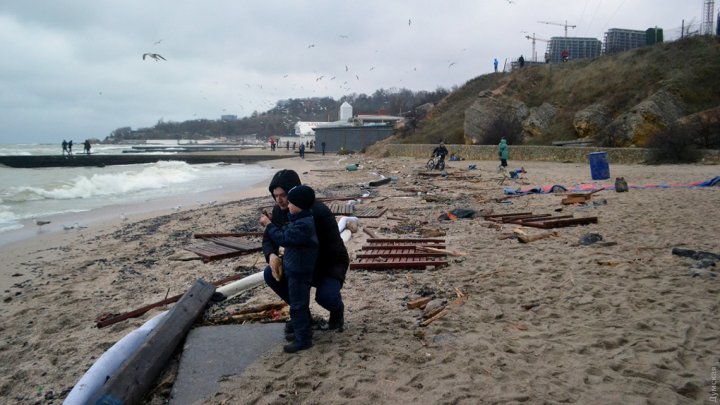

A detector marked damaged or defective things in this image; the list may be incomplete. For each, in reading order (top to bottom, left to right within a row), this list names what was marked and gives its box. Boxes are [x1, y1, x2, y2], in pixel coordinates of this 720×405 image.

broken furniture [484, 211, 596, 227]
broken furniture [350, 238, 448, 270]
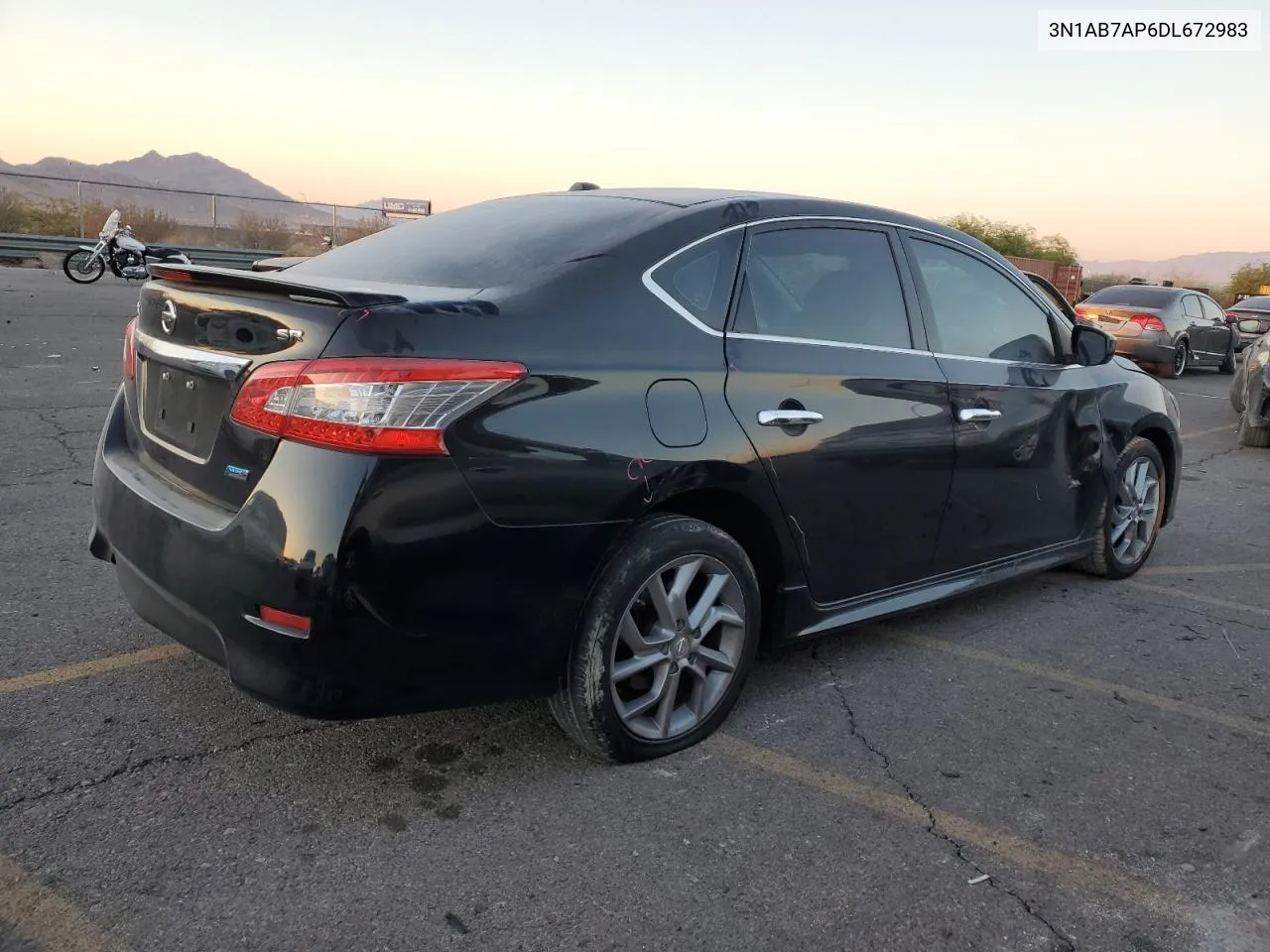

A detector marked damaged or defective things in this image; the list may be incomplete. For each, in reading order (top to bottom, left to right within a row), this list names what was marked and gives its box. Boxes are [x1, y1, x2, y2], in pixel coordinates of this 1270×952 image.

cracked asphalt [0, 268, 1262, 952]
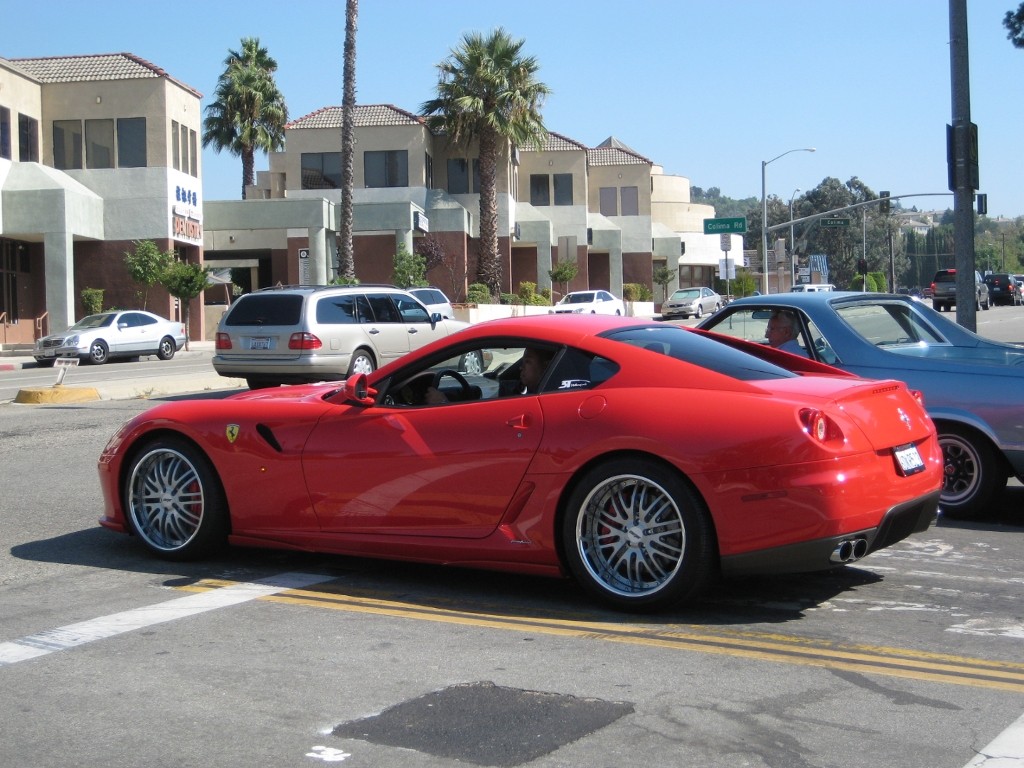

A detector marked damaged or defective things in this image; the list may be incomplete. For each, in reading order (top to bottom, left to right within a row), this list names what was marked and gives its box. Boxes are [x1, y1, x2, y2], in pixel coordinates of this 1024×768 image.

asphalt patch [331, 684, 630, 765]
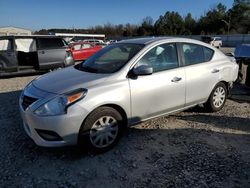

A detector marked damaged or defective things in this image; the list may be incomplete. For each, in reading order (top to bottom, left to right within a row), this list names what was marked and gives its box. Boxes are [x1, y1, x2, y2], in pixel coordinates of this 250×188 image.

damaged vehicle [0, 35, 73, 76]
damaged vehicle [19, 37, 238, 152]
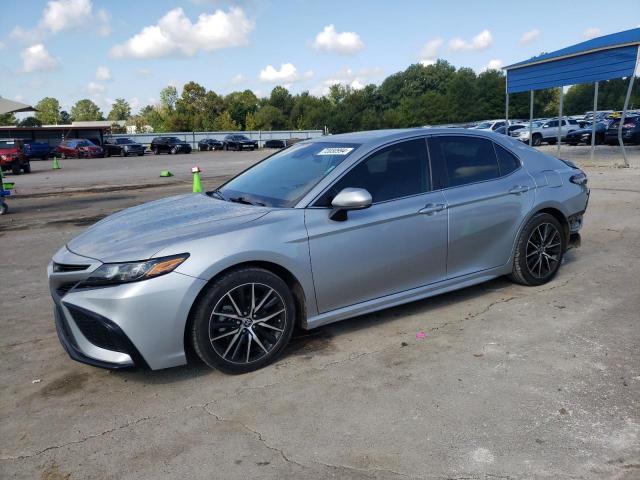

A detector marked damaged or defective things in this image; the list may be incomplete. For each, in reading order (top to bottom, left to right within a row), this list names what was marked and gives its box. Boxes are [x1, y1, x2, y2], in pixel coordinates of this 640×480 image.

cracked asphalt [0, 149, 636, 476]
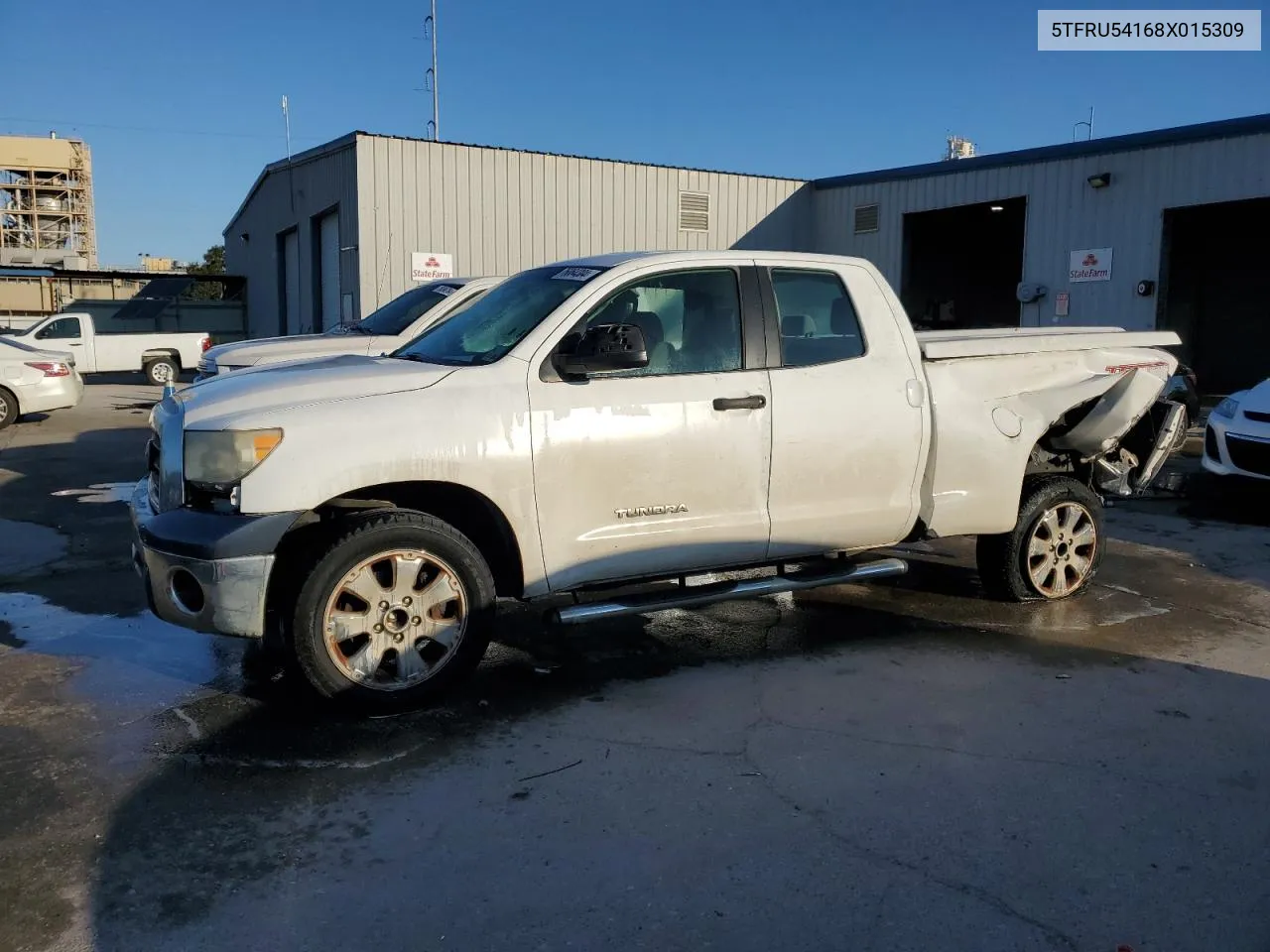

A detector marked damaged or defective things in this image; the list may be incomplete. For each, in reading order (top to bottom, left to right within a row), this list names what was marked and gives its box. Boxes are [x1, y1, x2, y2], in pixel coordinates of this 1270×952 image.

damaged truck bed side [126, 250, 1178, 710]
damaged white pickup truck [126, 254, 1178, 710]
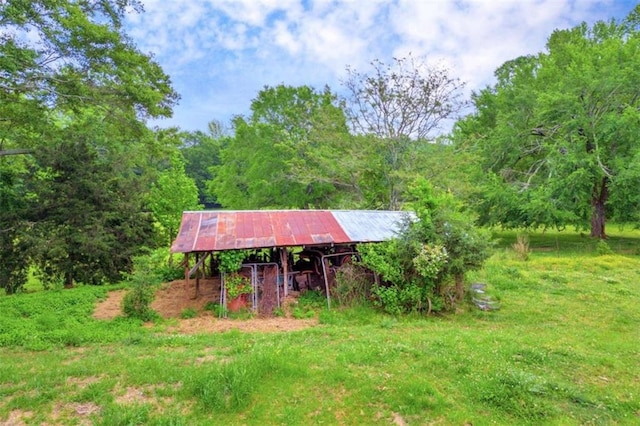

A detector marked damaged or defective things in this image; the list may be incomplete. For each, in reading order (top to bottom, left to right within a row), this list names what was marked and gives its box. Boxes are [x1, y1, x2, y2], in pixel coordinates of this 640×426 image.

rusty metal roof [169, 210, 410, 253]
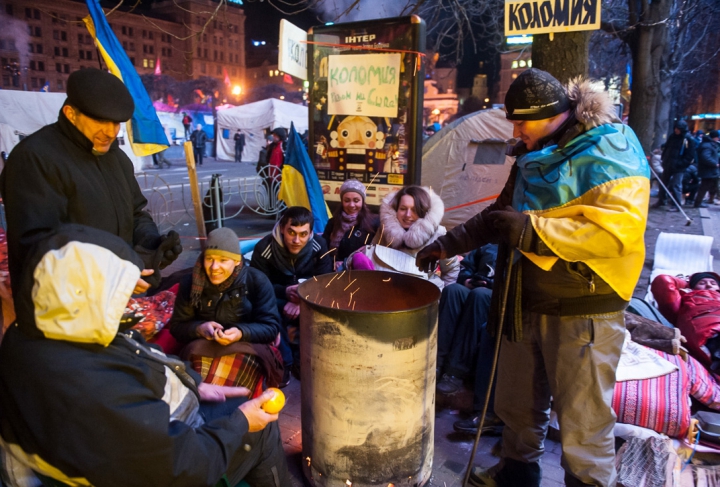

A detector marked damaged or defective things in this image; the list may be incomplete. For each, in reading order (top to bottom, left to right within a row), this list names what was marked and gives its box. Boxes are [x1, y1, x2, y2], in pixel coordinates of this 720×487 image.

rusty barrel [296, 270, 438, 487]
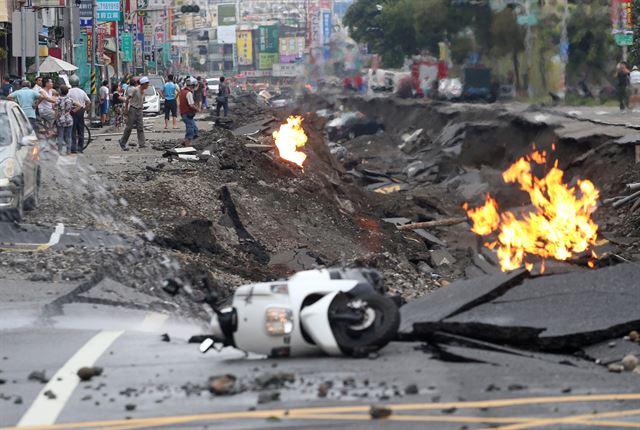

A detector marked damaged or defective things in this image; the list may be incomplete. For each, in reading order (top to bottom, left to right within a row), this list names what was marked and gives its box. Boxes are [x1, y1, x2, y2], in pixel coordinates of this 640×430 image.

cracked asphalt [0, 112, 636, 428]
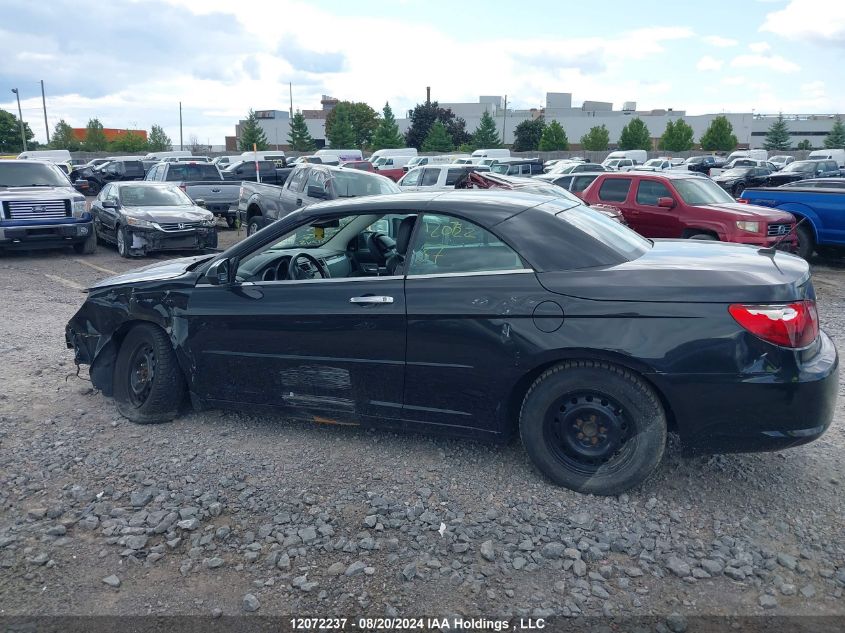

================

Exercise prompt
Reproduce the listing above word for word, leaving out the pictures.

The answer
A detector marked damaged or defective things in this image; the list may be incomplete. For each, in reading order (top to bottom, left to right within a row), this list names what was marked and gives its box. Boxes are [x1, y1, x2, y2], in pixel coordinates of this 720×405 image.

broken furniture [484, 211, 596, 227]
broken furniture [350, 238, 448, 270]

A detector marked damaged or defective things in this image; the list may be incomplete. For each, in reading order (top to bottom, left to right within a row), this list names what was marked and gives its box. Boxes are [x1, y1, x2, y2], in pixel coordinates of this 1270×952 image.

cracked asphalt [0, 268, 1262, 952]

A detector marked damaged or defective things in this image; the list may be incomplete. For each, in reading order (top to bottom, left to right within a row), this list names what was marked and gives its box. Boxes are [x1, y1, x2, y2], in pixel coordinates of this 1024×768 image.

asphalt patch [331, 684, 630, 765]

A detector marked damaged or defective things in this image; the list may be incomplete. For each, in reading order (top to bottom, left to right within a row), this list names what was marked and gives its box. Boxes are [x1, y1, x2, y2], in pixel coordinates of this 250×188 image.

damaged vehicle [0, 35, 73, 76]
damaged vehicle [19, 37, 238, 152]

A detector marked damaged or defective things in this image; the list may be incomplete. For each, in reading order (top to bottom, left to right within a row), this list names what was marked and gives its box. Boxes are [x1, y1, x2, y2], in pixel coordinates of this 640×480 image.

cracked asphalt [0, 149, 636, 476]

A detector marked damaged or defective things in this image; the list may be incomplete. For each, in reading order (top to bottom, left to right within a row), this list names what was marked and gives its box. Boxes are [x1, y1, x2, y2], in pixel coordinates of this 1270×952 image.

damaged truck bed side [126, 250, 1178, 710]
damaged white pickup truck [126, 254, 1178, 710]

A detector marked damaged or defective things in this image; the list may be incomplete. For each, in reading order (top to bottom, left to right within a row), this list names what was marked and gives its box. Boxes are [x1, y1, x2, y2], in pixel coordinates of this 640×426 image.

rusty metal roof [169, 210, 410, 253]

A detector marked damaged or defective things in this image; the list may be incomplete. For each, in reading order (top to bottom, left to right within a row), this list names what was marked and gives its box. Boxes are [x1, y1, x2, y2], in pixel coordinates of this 720×487 image.

rusty barrel [296, 270, 438, 487]

A detector marked damaged or defective things in this image; the list may be incomplete. For each, in reading order (top to bottom, left to right within a row), this list names what was marked and gives its box. Boxes are [x1, y1, x2, y2], in pixel coordinates of this 640×430 image.

cracked asphalt [0, 112, 636, 428]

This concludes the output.